L’analyse a permis de mettre le doigt sur les champs lexicaux et thèmes principaux. Ceux-ci sont désormais à cerner et développer. Il s’agit donc de prolonger interprétativement l’analyse, sans hésiter à rattacher ce qui a été gagné à l’ensemble de l’œuvre. Il convient aussi d’étudier les images, les métaphores, et autres moyens dont se sert l’auteur pour soutenir son propos.
L’analyse structurelle a montré comment ces thèmes s’enchaînent (ou ne s’enchaînent pas…), se défendent ou se contredisent. Il convient désormais également d’étudier, à la lumière des thèmes, l’argumentation, — qu’elle soit manifeste ou sous-jacente, simplement suggérée par des jeux de scènes, des allusions, des symboles, etc. Il faut ici être particulièrement fin et attentif aux ruses de l’auteur. Toujours en partant du principe — sans toutefois dépasser les bornes d’une certaine vraisemblance — que rien n’est jamais laissé au hasard, et que tout signifie.
L’analyse des thèmes et de leurs relations débouche finalement sur une présentation des enjeux, des « grandes idées » (philosophiques, politiques, religieuses, morales, littéraires, esthétiques etc.).
3. Style
En poésie, il convient d’étudier la mise en page, la typographie, la répartition des strophes et des rimes, découvrir les assonances, les rimes intérieures, les effets musicaux, syntaxiques, etc. Et comment tout cela contribue au sens du poème.

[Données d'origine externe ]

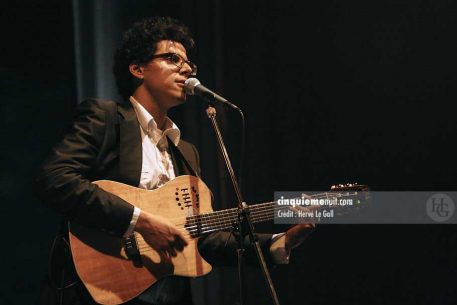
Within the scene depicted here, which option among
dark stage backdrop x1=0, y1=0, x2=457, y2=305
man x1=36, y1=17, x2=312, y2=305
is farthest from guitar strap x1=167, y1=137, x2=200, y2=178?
dark stage backdrop x1=0, y1=0, x2=457, y2=305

En prose, il s’agit de recourir à l’analyse lexicale et étudier le niveau de langage. On peut faire de même avec la syntaxe, en essayant de trouver quelle a été l’intention de l’auteur : persuader, invectiver, raconter, s’extasier, disserter, badiner, consoler, attrister etc. Ainsi parvient-on à définir le style et le ton. Il va sans dire que la confrontation du style et du contenu peut être riche de sens : le style est-il adapté au contenu ? Ne l’est-il pas ? Qu’en déduire ?
4. Conclusion
Il s’agit, lors de la conclusion, de serrer l’étau : rassembler les points essentiels de l’analyse et de l’interprétation, faire ressortir les enjeux. On peut également insister sur les perspectives qui s’ouvrent, tant sur les personnages, l’œuvre, l’époque, que la vie en général.